- _SHORT PROBLEM_
Extract every line of the records below that contains the word "camera", copying each one unchanged.

[Image and question records]
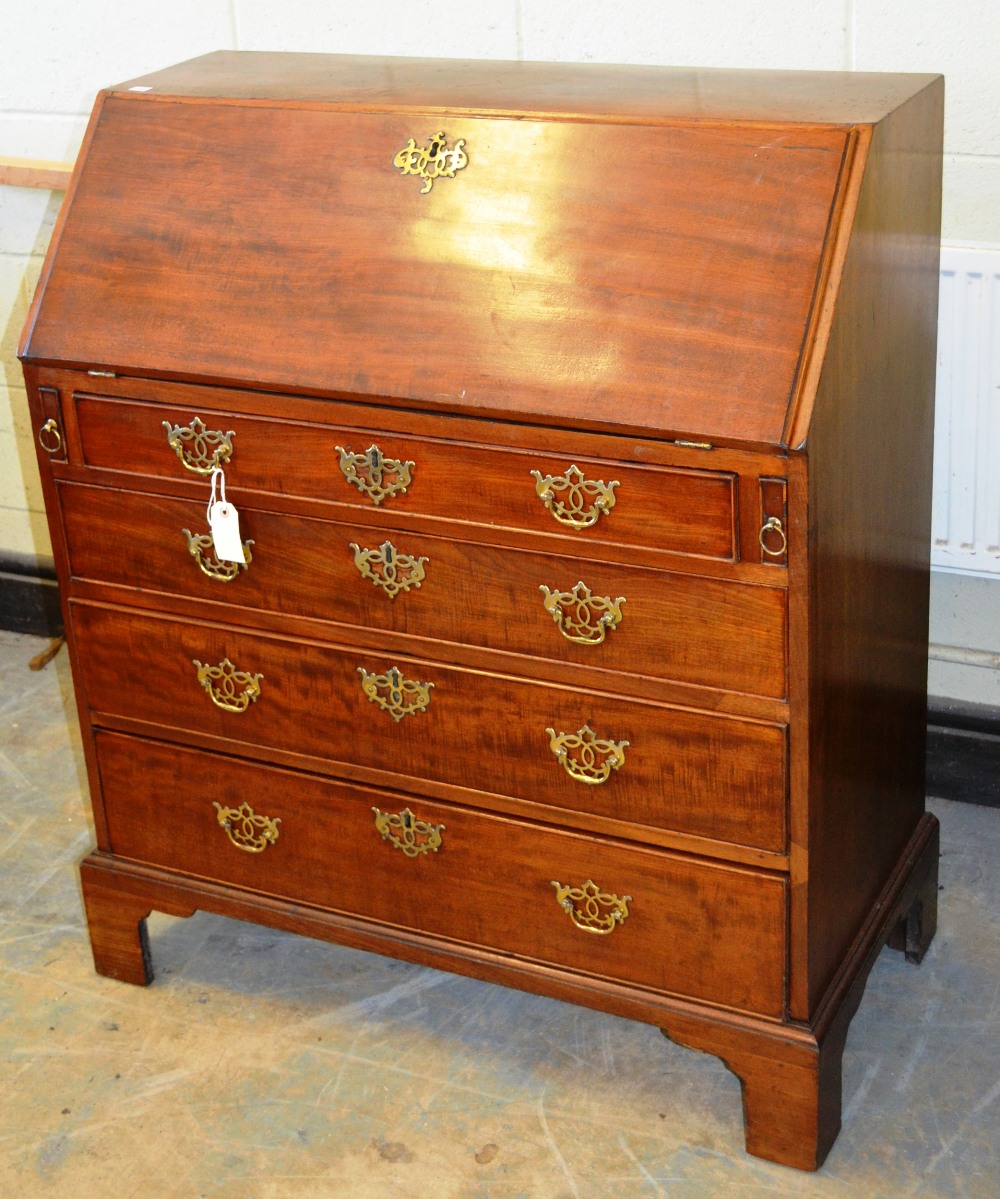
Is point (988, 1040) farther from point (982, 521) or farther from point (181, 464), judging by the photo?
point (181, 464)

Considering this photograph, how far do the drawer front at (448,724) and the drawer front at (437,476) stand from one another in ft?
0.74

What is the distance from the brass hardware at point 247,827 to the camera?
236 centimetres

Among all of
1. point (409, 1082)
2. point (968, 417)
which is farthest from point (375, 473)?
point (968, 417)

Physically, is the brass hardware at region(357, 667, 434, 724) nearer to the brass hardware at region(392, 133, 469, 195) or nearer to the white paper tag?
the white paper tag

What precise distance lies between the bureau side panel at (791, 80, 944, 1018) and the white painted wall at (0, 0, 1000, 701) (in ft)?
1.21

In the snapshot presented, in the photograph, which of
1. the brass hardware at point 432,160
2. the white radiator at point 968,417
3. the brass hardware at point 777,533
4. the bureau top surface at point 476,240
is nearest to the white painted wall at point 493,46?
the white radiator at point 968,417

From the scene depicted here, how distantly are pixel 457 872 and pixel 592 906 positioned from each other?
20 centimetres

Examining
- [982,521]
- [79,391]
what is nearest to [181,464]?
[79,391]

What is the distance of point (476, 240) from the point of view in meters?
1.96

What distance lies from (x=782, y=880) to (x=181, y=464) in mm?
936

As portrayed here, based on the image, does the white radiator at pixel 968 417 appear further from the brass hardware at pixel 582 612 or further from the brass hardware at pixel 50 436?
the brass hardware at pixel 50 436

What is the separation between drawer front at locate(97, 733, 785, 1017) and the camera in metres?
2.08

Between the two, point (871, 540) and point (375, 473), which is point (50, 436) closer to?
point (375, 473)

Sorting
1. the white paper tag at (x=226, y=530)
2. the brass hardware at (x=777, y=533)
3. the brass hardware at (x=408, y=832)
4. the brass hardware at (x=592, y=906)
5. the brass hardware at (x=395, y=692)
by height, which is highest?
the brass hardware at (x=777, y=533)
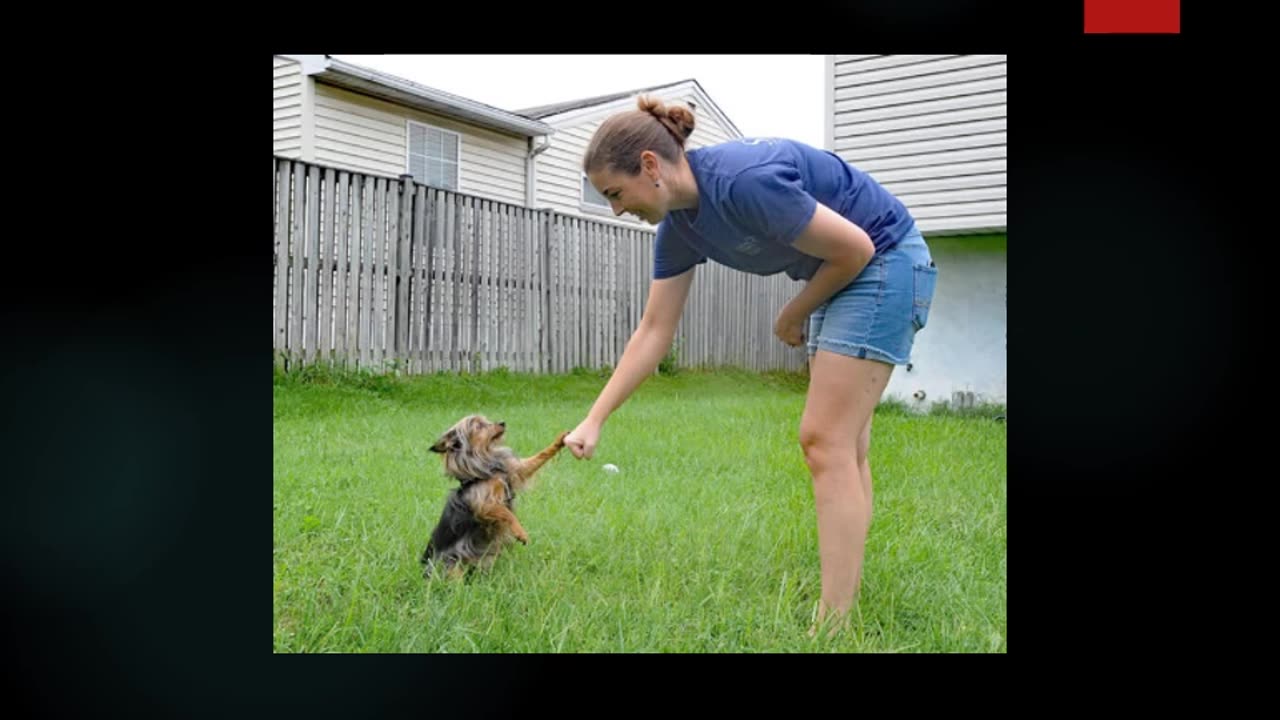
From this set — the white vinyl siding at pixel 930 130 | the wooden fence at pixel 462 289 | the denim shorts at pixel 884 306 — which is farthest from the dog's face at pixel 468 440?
...
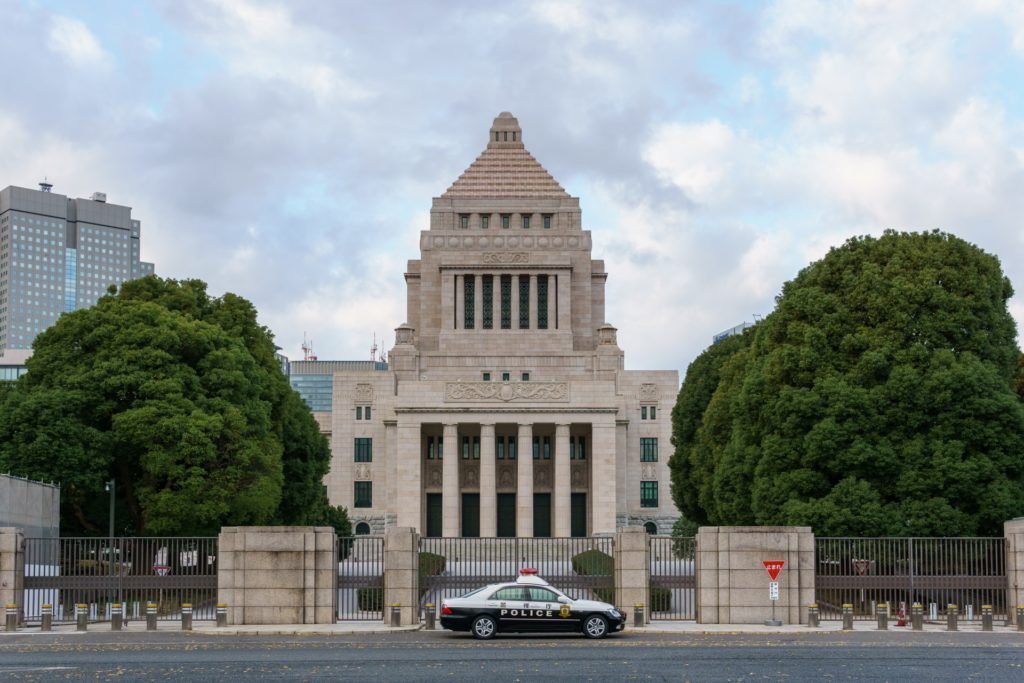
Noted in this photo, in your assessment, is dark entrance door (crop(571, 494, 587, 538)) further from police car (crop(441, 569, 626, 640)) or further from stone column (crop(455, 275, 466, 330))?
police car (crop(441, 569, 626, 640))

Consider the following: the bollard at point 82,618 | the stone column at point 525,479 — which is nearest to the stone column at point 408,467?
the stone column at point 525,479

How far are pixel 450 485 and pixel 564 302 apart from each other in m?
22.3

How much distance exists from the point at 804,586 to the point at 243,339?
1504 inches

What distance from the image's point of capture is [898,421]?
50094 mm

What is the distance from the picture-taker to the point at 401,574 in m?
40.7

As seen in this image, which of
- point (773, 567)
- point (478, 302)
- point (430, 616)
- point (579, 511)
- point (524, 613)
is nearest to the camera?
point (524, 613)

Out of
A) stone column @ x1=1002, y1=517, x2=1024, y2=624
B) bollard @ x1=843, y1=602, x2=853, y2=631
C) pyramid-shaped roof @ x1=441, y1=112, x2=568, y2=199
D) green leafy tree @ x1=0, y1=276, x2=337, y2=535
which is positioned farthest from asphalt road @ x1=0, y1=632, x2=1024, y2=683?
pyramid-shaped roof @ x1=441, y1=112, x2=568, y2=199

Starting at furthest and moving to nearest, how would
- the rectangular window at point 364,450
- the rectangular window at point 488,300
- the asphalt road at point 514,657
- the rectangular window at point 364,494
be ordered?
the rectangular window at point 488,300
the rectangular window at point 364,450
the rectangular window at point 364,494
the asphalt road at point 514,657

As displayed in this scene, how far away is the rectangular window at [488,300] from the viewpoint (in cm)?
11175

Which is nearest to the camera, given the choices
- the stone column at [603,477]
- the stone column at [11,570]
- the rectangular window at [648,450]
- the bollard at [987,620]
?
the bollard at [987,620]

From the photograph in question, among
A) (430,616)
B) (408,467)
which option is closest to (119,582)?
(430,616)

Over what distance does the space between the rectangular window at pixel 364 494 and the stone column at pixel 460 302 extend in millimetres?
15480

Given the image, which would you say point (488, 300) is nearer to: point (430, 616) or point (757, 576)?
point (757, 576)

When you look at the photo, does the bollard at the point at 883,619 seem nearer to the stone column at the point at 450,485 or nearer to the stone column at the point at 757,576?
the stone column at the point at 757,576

- _WRITTEN ANSWER_
What is the distance from the brass hardware at point 247,827 to the camera?
What is the separation between drawer front at locate(97, 733, 785, 1017) and the camera in metres?
is nearest to the camera?
Which is nearest to the camera, given the choices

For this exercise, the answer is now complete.